Потом он быстро шел, потом почти бежал – легко, не чуя под собой ног – на свидание, потом он любил и целовал женщину, которую давно, страстно и мучительно желал; и после, когда они шли рядом, сидели в кафе, когда говорили и не могли наговориться, и когда он с радостью и приязнью снова и снова смотрел в её глаза, и слушал её признания, он вдруг подумал, что все царства мира, все венцы кесарей он бы сейчас отдал за то, чтобы никогда, ни на минуту не разлучаться с ней. Он, волнуясь, высказал это ей вслух, а она улыбалась, качала головой, гладила его по руке, и говорила, что не верит…
Звёздные ночи в июле
– Пожалуйста, сюда, Андрей Георгиевич, – нервнооживленно приглашала его молоденькая тележурналистка. Угрюмые малые ставили свет, оператор с богемной бородкой укреплял камеру на штативе.
Браташов смиренно, всем своим видом показывая: «Что поделаешь, я в вашей воле», – подчинялся командам. Журналистка (Елизавета Зингер или Дингер, он не расслышал) была скорее стильной, чем красивой – искусно накрашенная, худощавого сложения, в одежде, которая напрочь скрывала наличие каких бы то ни было форм – если они, конечно, имелись. Браташов знал силу своего обаяния и одарил это юное созданье долгим внимательным взглядом – он уважал телевидение, и всегда с особым тщанием относился к подобным съемкам. Даже небольшой сюжет, мелькнувший в новостях, может решить многое.

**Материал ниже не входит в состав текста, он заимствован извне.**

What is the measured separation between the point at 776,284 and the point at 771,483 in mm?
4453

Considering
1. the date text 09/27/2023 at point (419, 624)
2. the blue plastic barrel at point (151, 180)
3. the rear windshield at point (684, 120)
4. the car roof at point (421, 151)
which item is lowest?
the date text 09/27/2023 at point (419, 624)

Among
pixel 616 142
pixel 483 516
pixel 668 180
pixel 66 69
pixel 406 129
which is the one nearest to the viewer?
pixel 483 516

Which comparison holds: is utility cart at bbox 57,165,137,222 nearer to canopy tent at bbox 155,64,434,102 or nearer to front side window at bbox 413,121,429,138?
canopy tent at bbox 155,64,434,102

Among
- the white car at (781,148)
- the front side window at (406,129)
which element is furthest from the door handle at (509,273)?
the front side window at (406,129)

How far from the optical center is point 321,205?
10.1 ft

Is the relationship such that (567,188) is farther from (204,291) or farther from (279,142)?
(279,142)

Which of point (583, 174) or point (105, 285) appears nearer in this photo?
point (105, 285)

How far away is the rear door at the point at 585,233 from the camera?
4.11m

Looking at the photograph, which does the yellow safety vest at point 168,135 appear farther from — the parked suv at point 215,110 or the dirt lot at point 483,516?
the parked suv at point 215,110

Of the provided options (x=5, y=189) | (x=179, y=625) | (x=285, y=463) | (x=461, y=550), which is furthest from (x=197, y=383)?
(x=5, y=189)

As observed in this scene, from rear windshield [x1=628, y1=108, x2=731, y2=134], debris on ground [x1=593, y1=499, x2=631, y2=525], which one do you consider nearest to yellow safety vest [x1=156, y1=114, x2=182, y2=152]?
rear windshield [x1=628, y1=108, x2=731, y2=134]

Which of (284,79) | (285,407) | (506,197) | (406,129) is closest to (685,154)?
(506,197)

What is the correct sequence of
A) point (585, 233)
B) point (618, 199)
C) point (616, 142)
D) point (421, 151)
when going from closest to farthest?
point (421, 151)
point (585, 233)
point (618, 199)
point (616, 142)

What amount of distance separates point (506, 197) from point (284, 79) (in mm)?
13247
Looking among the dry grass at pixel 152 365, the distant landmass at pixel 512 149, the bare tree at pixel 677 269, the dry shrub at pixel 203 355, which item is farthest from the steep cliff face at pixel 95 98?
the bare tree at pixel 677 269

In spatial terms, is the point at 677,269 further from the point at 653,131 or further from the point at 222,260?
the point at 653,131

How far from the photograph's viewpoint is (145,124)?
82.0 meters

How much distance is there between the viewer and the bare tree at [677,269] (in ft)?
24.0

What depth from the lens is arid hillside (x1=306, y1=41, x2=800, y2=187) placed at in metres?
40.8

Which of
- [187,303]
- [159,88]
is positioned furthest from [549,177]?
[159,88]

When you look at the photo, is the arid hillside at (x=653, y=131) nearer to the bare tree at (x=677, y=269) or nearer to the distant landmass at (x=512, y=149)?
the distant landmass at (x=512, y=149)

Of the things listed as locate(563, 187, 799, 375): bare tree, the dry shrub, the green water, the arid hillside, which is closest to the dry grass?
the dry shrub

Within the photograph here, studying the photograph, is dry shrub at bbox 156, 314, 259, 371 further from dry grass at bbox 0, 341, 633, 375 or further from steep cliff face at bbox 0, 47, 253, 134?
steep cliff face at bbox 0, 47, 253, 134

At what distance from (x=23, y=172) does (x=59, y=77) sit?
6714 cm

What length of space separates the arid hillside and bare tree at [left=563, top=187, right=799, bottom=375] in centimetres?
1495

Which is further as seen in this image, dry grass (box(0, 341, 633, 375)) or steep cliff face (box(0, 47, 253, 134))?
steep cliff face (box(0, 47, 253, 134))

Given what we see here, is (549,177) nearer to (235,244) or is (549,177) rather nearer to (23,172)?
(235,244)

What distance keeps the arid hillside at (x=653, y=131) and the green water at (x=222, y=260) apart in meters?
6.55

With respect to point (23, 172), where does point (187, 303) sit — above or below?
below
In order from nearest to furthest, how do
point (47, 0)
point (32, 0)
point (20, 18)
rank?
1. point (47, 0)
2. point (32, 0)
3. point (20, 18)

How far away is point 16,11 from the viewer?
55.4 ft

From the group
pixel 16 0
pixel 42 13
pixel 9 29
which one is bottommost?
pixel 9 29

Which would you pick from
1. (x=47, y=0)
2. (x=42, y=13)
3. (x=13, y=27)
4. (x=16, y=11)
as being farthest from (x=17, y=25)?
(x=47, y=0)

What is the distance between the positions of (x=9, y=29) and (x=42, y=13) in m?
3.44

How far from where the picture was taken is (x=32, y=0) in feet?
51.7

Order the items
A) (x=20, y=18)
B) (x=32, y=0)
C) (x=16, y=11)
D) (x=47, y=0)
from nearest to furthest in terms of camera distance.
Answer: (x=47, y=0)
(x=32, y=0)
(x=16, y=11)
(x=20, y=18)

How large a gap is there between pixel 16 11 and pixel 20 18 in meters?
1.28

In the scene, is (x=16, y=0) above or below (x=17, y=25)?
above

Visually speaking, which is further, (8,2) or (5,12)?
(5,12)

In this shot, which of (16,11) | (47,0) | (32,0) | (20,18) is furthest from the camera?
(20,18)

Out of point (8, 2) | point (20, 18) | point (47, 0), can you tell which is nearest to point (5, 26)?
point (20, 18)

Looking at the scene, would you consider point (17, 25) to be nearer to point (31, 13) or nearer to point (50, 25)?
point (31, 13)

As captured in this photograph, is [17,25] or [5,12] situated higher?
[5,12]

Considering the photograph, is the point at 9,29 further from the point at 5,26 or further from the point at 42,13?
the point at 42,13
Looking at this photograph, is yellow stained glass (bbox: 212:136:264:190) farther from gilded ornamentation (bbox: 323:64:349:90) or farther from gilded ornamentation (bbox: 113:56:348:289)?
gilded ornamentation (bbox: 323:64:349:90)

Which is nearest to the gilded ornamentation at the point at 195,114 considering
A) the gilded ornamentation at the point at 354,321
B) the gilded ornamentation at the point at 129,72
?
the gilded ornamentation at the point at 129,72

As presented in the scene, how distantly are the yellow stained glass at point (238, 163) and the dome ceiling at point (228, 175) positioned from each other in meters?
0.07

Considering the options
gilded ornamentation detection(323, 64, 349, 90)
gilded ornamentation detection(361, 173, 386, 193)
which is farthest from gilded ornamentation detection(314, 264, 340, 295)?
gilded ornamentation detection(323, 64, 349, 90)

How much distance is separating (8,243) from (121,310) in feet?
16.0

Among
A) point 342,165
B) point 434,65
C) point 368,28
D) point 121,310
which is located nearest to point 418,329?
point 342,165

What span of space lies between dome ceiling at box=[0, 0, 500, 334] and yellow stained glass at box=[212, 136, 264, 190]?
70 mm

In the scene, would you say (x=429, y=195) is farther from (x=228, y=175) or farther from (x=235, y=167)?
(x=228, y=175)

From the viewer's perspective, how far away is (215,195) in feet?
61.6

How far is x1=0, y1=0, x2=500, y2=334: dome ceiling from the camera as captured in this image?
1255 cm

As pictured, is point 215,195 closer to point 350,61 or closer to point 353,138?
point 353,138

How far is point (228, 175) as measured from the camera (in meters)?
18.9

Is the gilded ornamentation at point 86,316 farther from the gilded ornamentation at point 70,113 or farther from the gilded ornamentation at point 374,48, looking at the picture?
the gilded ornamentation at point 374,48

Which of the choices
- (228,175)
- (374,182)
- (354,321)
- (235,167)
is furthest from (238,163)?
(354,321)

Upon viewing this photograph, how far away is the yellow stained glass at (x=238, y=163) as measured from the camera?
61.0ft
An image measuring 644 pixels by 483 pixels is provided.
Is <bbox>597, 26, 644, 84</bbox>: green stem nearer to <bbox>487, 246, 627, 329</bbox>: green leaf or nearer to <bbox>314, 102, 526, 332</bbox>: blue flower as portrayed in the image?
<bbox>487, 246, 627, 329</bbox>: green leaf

С детства у Браташова было хорошо развито боковое зрение, и сейчас он видел, как после его взгляда еще нервнее и лихорадочнее стали движения Елизаветы Зингер-Дингер, она засуетилась, заспешила, расставляя меланхоличных и молчаливых осветителей, которые всем своим видом говорили: «А нам всё по фигу. Нам что шкафы, что софиты, что бомжи, что киношники. Гоните бабки – у вас вечно обслуживающий персонал в пролете». Браташову нравились угрюмость и неспешность, с коими эти малые двигались по площадке… Он подумал: не подбодрить ли ему девушку еще одним лучезарным взором, но решил, что это будет уж слишком щедрым авансом с его стороны. «Потом. После съемки», – дал он себе задание, и чуть прикрыл, якобы от слепящего света, глаза.